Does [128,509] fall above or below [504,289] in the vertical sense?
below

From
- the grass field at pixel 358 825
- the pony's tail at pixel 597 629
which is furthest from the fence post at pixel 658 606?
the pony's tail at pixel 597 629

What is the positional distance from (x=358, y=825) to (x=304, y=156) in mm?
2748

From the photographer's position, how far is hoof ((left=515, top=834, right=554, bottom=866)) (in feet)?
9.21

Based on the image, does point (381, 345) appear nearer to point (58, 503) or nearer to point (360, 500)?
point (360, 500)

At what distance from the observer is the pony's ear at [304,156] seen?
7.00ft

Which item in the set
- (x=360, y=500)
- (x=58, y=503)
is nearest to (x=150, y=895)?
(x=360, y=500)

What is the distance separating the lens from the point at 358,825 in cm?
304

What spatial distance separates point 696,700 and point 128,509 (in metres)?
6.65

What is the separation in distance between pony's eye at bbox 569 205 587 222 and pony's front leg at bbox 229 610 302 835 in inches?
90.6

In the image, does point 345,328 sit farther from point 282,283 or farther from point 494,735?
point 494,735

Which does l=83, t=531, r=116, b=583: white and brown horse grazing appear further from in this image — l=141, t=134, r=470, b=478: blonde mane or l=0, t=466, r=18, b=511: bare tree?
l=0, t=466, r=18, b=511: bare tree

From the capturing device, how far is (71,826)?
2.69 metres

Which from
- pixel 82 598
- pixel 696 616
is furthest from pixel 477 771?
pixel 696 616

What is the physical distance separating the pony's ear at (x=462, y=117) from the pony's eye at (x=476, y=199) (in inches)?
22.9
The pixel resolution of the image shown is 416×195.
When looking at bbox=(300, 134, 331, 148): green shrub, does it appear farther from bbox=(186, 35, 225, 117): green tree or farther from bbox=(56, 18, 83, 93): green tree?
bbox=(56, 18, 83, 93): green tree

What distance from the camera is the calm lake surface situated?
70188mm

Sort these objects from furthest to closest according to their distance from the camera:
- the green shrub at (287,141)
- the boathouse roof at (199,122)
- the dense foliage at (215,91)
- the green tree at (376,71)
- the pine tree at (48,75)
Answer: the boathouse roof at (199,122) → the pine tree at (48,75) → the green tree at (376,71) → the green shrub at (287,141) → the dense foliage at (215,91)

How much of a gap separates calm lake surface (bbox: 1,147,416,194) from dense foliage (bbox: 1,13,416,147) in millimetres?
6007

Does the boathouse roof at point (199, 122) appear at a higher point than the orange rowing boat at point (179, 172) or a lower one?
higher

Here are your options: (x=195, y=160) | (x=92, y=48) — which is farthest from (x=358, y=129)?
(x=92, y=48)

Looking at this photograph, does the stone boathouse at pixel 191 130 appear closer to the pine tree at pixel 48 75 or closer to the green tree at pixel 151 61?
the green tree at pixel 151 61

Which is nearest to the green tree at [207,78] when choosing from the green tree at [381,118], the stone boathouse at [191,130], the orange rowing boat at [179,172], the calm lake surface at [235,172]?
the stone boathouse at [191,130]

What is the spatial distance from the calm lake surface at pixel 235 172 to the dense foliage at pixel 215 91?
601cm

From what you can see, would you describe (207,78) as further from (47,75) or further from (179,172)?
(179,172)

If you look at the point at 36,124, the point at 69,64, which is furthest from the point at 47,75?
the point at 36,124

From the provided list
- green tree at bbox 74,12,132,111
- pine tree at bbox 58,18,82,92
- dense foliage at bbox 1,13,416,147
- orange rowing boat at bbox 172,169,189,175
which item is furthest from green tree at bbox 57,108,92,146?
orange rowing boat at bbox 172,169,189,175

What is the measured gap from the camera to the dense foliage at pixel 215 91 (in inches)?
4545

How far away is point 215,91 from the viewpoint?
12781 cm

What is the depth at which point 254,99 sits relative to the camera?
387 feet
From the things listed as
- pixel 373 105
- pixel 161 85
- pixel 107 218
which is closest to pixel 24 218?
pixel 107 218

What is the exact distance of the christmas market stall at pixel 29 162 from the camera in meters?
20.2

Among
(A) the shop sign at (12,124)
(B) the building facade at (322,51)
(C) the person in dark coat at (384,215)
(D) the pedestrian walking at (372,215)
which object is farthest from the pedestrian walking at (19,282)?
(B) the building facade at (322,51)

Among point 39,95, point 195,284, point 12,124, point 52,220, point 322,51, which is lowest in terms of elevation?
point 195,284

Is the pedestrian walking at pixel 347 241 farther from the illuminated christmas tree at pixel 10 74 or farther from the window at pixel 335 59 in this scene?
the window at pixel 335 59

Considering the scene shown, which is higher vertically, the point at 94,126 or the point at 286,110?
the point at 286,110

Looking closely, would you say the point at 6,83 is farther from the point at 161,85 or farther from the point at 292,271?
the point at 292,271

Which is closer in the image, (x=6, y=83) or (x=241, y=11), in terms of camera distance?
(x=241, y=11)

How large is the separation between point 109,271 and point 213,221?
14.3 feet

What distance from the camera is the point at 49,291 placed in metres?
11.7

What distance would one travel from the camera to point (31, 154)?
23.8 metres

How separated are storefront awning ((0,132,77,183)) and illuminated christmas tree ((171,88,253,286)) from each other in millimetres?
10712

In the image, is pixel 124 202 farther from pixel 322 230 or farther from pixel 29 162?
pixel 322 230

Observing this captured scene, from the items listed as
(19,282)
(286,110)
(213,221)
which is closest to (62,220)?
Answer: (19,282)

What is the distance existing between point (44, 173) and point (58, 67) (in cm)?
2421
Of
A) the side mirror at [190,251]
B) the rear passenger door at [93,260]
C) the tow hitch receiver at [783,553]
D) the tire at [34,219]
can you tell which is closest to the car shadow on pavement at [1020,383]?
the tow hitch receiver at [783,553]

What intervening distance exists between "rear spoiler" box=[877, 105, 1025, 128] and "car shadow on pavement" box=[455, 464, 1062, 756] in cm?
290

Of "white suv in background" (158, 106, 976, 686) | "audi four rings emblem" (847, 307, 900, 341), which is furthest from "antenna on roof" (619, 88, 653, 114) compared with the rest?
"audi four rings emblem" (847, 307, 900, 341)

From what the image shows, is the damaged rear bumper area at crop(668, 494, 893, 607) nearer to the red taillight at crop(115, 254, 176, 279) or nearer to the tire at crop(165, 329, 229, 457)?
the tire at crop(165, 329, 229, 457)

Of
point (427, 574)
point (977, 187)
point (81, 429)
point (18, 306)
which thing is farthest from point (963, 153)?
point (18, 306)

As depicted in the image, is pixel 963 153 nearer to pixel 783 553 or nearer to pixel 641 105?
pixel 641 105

---

--- What is expected ---
Reproduce all of the records above word for word, keeping every line as it appears.

--- In response ---
Does [128,509] fall above or below [504,289] in the vertical sense?
below

From
- the grass field at pixel 358 825
- the pony's tail at pixel 597 629
which is furthest from the fence post at pixel 658 606?
the pony's tail at pixel 597 629

What is the positional distance from (x=358, y=825) to (x=304, y=156) in mm?
2748

From the photographer's position, how far is hoof ((left=515, top=834, right=554, bottom=866)) (in feet)?
9.21

Based on the image, does point (381, 345) appear nearer to point (58, 503) or nearer to point (360, 500)?
point (360, 500)

At what distance from the observer is the pony's ear at [304,156] seen?
7.00ft

Which item in the set
- (x=360, y=500)
- (x=58, y=503)
is nearest to (x=150, y=895)?
(x=360, y=500)

What is the distance separating the lens from the point at 358,825 in cm?
304

What spatial distance separates point 696,700 and point 128,509 (in metres)?
6.65

What is the separation in distance between pony's eye at bbox 569 205 587 222 and pony's front leg at bbox 229 610 302 835 in inches?
90.6

In the image, does point 345,328 sit farther from point 282,283 or farther from point 494,735?
point 494,735

Which does l=83, t=531, r=116, b=583: white and brown horse grazing appear further from in this image — l=141, t=134, r=470, b=478: blonde mane or l=0, t=466, r=18, b=511: bare tree?
l=0, t=466, r=18, b=511: bare tree

From the capturing device, how far is (71,826)?
2.69 metres

Which from
- pixel 82 598
- pixel 696 616
is furthest from pixel 477 771?
pixel 696 616

What is the physical distance separating the pony's ear at (x=462, y=117) from the pony's eye at (x=476, y=199) (in inches)?
22.9
The pixel resolution of the image shown is 416×195.
When looking at bbox=(300, 134, 331, 148): green shrub, does it appear farther from bbox=(186, 35, 225, 117): green tree or farther from bbox=(56, 18, 83, 93): green tree?
bbox=(56, 18, 83, 93): green tree

What distance from the camera is the calm lake surface situated?
70188mm

Sort these objects from furthest to closest according to their distance from the camera:
- the green shrub at (287,141)
- the boathouse roof at (199,122)
- the dense foliage at (215,91)
- the green tree at (376,71)
- the pine tree at (48,75)
Answer: the boathouse roof at (199,122) → the pine tree at (48,75) → the green tree at (376,71) → the green shrub at (287,141) → the dense foliage at (215,91)

How much of a gap separates calm lake surface (bbox: 1,147,416,194) from dense foliage (bbox: 1,13,416,147) in millimetres?
6007

Does the boathouse roof at point (199, 122) appear at a higher point than the orange rowing boat at point (179, 172) or a lower one?
higher

Here are your options: (x=195, y=160) | (x=92, y=48) — which is farthest from (x=358, y=129)?
(x=92, y=48)

Looking at this photograph, does the stone boathouse at pixel 191 130 appear closer to the pine tree at pixel 48 75 or closer to the green tree at pixel 151 61?
the green tree at pixel 151 61

Which is nearest to the green tree at [207,78] when choosing from the green tree at [381,118], the stone boathouse at [191,130], the orange rowing boat at [179,172], the calm lake surface at [235,172]?
the stone boathouse at [191,130]

What is the spatial distance from the calm lake surface at pixel 235 172 to the dense foliage at pixel 215 91?
601cm

From what you can see, would you describe (207,78) as further from (47,75) or further from (179,172)?
(179,172)

If you look at the point at 36,124, the point at 69,64, which is furthest from the point at 47,75?
the point at 36,124

From the provided list
- green tree at bbox 74,12,132,111
- pine tree at bbox 58,18,82,92
- dense foliage at bbox 1,13,416,147
- orange rowing boat at bbox 172,169,189,175
which item is furthest from green tree at bbox 57,108,92,146?
orange rowing boat at bbox 172,169,189,175

What is the measured gap from the camera to the dense foliage at pixel 215 91 (in inches)?
4545

How far away is point 215,91 from the viewpoint?
12781 cm

What is the depth at which point 254,99 sits relative to the camera?
387 feet
From the things listed as
- pixel 373 105
- pixel 161 85
- pixel 107 218
which is closest to pixel 24 218?
pixel 107 218

What is the exact distance of the christmas market stall at pixel 29 162 from the camera in meters?
20.2

Among
(A) the shop sign at (12,124)
(B) the building facade at (322,51)
(C) the person in dark coat at (384,215)
(D) the pedestrian walking at (372,215)
which object is farthest from the pedestrian walking at (19,282)?
(B) the building facade at (322,51)

Among point 39,95, point 195,284, point 12,124, point 52,220, point 322,51, which is lowest in terms of elevation?
point 195,284

Is the pedestrian walking at pixel 347 241 farther from the illuminated christmas tree at pixel 10 74 or farther from the window at pixel 335 59 in this scene?
the window at pixel 335 59

Considering the scene shown, which is higher vertically, the point at 94,126 or the point at 286,110?
the point at 286,110

Looking closely, would you say the point at 6,83 is farther from the point at 161,85 or farther from the point at 292,271?
the point at 292,271

Which is closer in the image, (x=6, y=83) or (x=241, y=11), in terms of camera distance?
(x=241, y=11)

How large is the separation between point 109,271 and point 213,221?
14.3 feet

What distance from the camera is the point at 49,291 placed in metres?
11.7

What distance would one travel from the camera to point (31, 154)?
23.8 metres

How separated are storefront awning ((0,132,77,183)) and illuminated christmas tree ((171,88,253,286)) from each other in millimetres?
10712

In the image, is pixel 124 202 farther from pixel 322 230 or farther from pixel 29 162?
pixel 322 230

Observing this captured scene, from the items listed as
(19,282)
(286,110)
(213,221)
which is closest to (62,220)?
Answer: (19,282)

What is the distance existing between point (44, 173) and point (58, 67) (in cm)?
2421
Of
A) the side mirror at [190,251]
B) the rear passenger door at [93,260]
C) the tow hitch receiver at [783,553]
D) the tire at [34,219]
can you tell which is closest to the car shadow on pavement at [1020,383]?
the tow hitch receiver at [783,553]

What intervening distance exists between "rear spoiler" box=[877, 105, 1025, 128] and "car shadow on pavement" box=[455, 464, 1062, 756] in cm?
290

Of "white suv in background" (158, 106, 976, 686) | "audi four rings emblem" (847, 307, 900, 341), which is furthest from "antenna on roof" (619, 88, 653, 114) compared with the rest?
"audi four rings emblem" (847, 307, 900, 341)

From what the image shows, is the damaged rear bumper area at crop(668, 494, 893, 607) nearer to the red taillight at crop(115, 254, 176, 279) or nearer to the tire at crop(165, 329, 229, 457)?
the tire at crop(165, 329, 229, 457)

Of
point (427, 574)
point (977, 187)
point (81, 429)
point (18, 306)
which thing is farthest from point (963, 153)?
point (18, 306)

As depicted in the image, is pixel 963 153 nearer to pixel 783 553 or nearer to pixel 641 105?
pixel 641 105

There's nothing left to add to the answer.